GM — Tu trouxeste para o cinema moçambicano, talvez por teres sido jornalista, uma outra abordagem: usar as sinergias de pessoas leigas em cinema até elas se tornarem grandes atores ou atrizes. Isso é uma grande aprendizagem e também uma vantagem. Às vezes, inspiro-me nesse tipo de comportamento, nessa forma de fazer: trabalhar com pessoas que nunca trabalharam em cinema. Lembro-me muito bem do que aconteceu com a pesquisa para o Desobediência. Lá é que o Licínio pegou a história… Então, ele foi atrás da história e pegou os personagens verdadeiros. A história era verdadeira, e se eu tivesse de contar como foi, levaria muito tempo… Porque quase que morríamos lá [risos]. Logo na primeira ida ao terreno, houve muitos conflitos, mesmo dentro da equipa, porque certas pessoas não estavam a perceber porque é que se estava a contar a história verdadeira, a juntar os personagens verdadeiros… E como tudo aconteceu verdadeiramente, a fogueira reacendeu-se de novo.
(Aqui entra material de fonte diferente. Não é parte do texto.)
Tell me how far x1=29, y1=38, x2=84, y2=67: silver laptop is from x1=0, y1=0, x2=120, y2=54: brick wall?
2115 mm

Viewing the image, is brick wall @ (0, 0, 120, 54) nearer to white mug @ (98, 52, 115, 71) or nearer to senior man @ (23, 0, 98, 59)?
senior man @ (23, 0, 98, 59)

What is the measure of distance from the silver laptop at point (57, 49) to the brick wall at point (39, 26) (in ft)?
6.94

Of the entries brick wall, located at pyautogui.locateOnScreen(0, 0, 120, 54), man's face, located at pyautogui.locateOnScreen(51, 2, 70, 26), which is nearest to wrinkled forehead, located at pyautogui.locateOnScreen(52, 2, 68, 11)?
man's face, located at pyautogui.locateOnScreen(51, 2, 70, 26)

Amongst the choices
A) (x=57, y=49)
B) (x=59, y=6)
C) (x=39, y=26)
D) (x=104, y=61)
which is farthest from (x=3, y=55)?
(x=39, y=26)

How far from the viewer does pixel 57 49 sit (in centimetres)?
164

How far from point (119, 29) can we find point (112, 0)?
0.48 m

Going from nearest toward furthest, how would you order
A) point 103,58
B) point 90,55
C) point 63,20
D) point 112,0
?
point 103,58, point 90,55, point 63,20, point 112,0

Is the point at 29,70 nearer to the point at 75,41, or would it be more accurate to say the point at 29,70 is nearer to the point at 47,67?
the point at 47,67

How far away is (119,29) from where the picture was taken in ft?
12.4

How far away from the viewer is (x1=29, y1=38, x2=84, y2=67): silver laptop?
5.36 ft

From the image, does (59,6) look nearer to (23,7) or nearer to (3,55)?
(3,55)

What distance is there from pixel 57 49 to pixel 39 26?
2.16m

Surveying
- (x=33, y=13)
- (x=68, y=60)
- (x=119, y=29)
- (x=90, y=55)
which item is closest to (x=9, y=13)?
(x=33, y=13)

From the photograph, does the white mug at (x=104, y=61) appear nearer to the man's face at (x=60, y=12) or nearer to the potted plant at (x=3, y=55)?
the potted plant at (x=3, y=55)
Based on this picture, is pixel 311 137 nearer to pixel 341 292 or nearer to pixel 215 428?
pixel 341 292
LA — Da segunda vez aconteceu o mesmo, só que da segunda vez nós filmámos!
GM — Os conflitos também aconteceram durante o período de rodagem… Mas no fim, quando a gente viu o produto final, percebemos que o Licinio tinha razão. Ele foi muito forte para conseguir isso, porque houve um momento de rutura, no qual a equipa ficou completamente desnorteada. Queriam desistir, exigiram seguro de vida, que fizemos, porque viam gente com catanas. Ali havia uma grande confusão. Mas uma coisa eu vi no Licinio: ele não é uma pessoa que se assuste com facilidade, talvez por ser gaúcho [risos]… Não se assusta, ele é muito persistente… Se alguma coisa é para acontecer, vai ter que acontecer, de um jeito qualquer, mas vai ter que acontecer!
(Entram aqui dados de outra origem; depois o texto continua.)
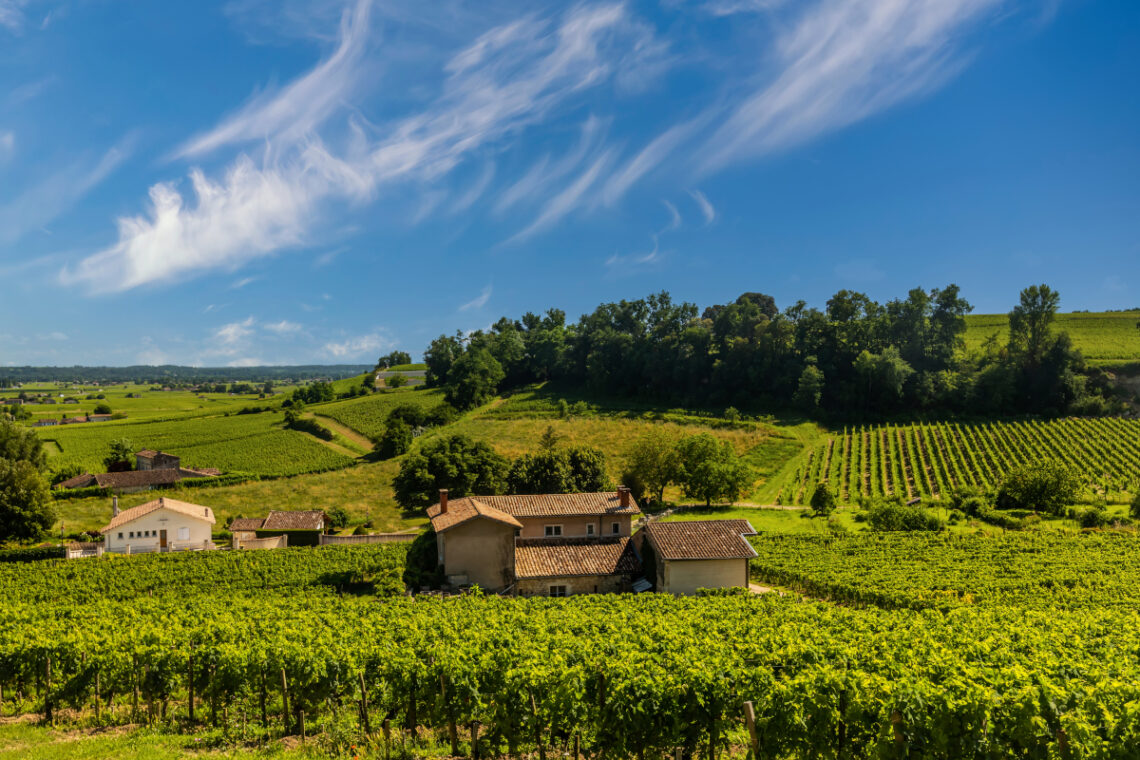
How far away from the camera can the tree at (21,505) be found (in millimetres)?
43531

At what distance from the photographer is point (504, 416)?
96.3m

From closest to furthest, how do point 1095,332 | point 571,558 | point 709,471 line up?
point 571,558 → point 709,471 → point 1095,332

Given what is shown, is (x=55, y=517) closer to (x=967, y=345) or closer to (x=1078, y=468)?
(x=1078, y=468)

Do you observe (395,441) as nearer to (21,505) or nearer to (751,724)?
(21,505)

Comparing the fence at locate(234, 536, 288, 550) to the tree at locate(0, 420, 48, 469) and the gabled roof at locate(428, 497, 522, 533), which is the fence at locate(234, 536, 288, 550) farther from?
the tree at locate(0, 420, 48, 469)

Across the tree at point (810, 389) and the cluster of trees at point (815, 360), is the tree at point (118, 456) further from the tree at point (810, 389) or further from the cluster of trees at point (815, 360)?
the tree at point (810, 389)

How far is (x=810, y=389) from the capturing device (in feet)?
285

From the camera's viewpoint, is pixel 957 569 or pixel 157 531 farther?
pixel 157 531

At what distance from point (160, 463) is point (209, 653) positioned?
77685 mm

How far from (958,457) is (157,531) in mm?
75526

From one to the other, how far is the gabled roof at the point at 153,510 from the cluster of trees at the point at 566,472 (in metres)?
16.0

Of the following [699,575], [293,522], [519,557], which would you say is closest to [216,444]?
[293,522]

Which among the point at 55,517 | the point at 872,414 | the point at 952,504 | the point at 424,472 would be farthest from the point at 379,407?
the point at 952,504

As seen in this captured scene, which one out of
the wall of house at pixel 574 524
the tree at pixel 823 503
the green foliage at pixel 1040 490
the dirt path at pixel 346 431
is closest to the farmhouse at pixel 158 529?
the wall of house at pixel 574 524
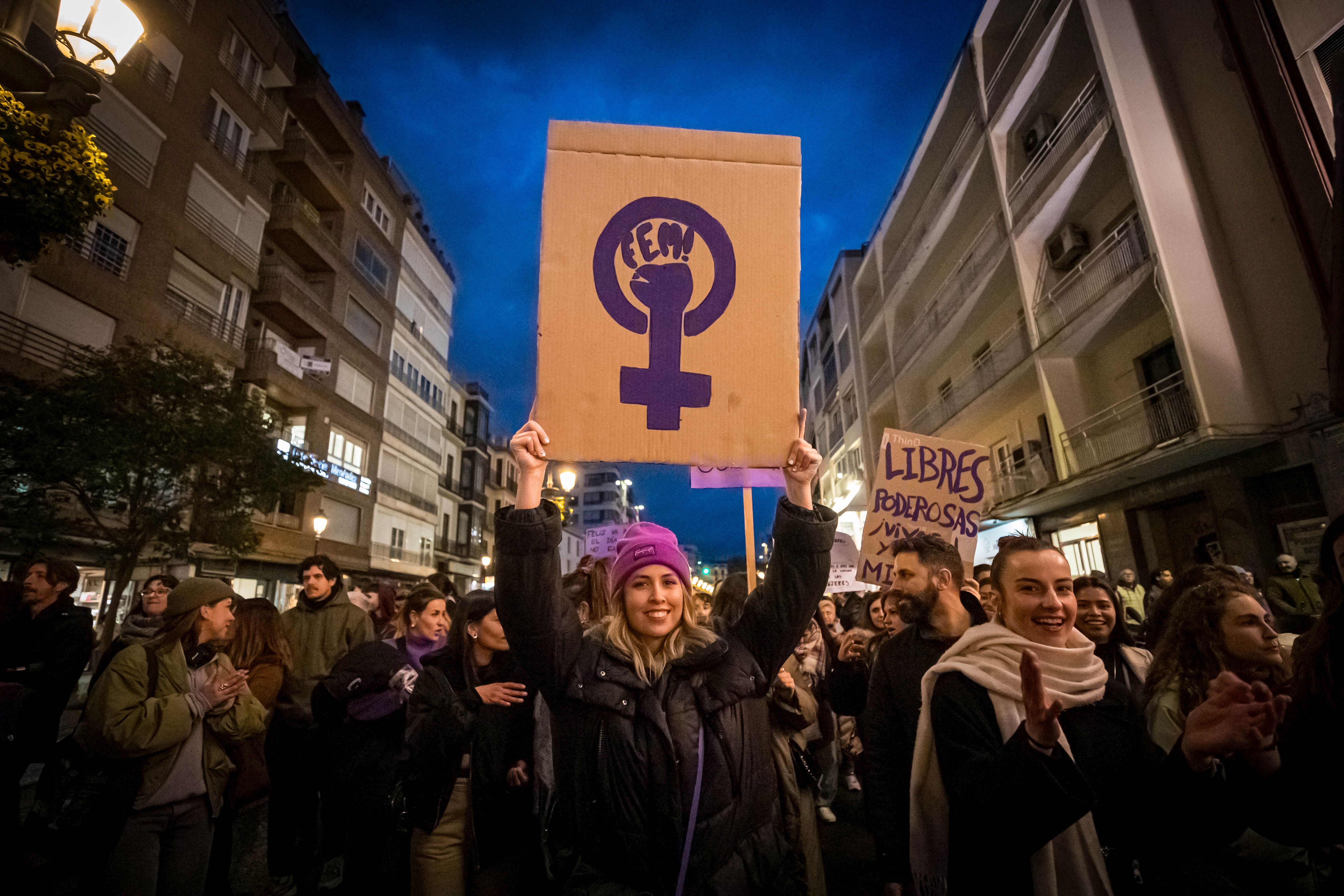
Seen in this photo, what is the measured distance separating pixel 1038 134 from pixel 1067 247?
3.20 meters

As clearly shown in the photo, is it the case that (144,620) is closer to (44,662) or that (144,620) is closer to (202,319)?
(44,662)

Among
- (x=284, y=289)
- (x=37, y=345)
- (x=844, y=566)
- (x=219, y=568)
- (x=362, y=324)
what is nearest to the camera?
(x=844, y=566)

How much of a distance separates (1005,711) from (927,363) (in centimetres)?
2027

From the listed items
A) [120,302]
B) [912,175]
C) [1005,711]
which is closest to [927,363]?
[912,175]

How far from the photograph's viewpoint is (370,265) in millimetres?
30469

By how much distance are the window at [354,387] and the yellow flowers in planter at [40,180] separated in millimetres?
23393

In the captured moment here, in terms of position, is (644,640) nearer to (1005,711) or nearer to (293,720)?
(1005,711)

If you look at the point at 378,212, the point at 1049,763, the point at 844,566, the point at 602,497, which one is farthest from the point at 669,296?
the point at 602,497

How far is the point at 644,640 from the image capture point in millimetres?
2211

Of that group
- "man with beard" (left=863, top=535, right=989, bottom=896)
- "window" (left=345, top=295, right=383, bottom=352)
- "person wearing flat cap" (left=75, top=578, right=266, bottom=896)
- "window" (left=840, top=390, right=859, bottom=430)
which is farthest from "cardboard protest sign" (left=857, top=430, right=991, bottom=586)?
"window" (left=345, top=295, right=383, bottom=352)

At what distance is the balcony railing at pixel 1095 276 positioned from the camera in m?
11.8

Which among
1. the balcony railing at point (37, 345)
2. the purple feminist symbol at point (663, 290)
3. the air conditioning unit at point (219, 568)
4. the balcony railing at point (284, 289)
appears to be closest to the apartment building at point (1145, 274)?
the purple feminist symbol at point (663, 290)

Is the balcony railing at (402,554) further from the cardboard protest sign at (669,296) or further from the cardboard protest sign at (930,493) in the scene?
the cardboard protest sign at (669,296)

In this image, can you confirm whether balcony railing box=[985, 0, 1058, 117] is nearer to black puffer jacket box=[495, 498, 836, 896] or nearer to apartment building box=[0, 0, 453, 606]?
black puffer jacket box=[495, 498, 836, 896]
Então para o cinema moçambicano — e para mim, particularmente — foi uma aprendizagem grande. Eu acho que é assim que um diretor de cinema deve agir: nessas lides ou nesses espaços onde a gente está, tem que se ser persistente, porque de outro modo não é possível trabalhar.
No dia em que alguém venha entrevistar-me um pouco mais a fundo sobre esses aspetos, posso dizer, exatamente, com os nomes próprios, como ele faz. O Licinio tem uma forma de “hipnotizar” os participantes. Mesmo aqueles que vêm por mal… Eles acabam se positivando! Mas isso era uma outra entrevista… Precisaria de um outro momento para explicar essas coisas. Eu só estou a falar porque eu conheço ele, convivo com ele, conheço os tiques dele. Às vezes pensamos que é impossível filmar isso e ele diz: “vamos filmar!”.
LM — Então, é possível!
GM — É possível! E faz acontecer! Faz acontecer, mas isso é para uma outra entrevista…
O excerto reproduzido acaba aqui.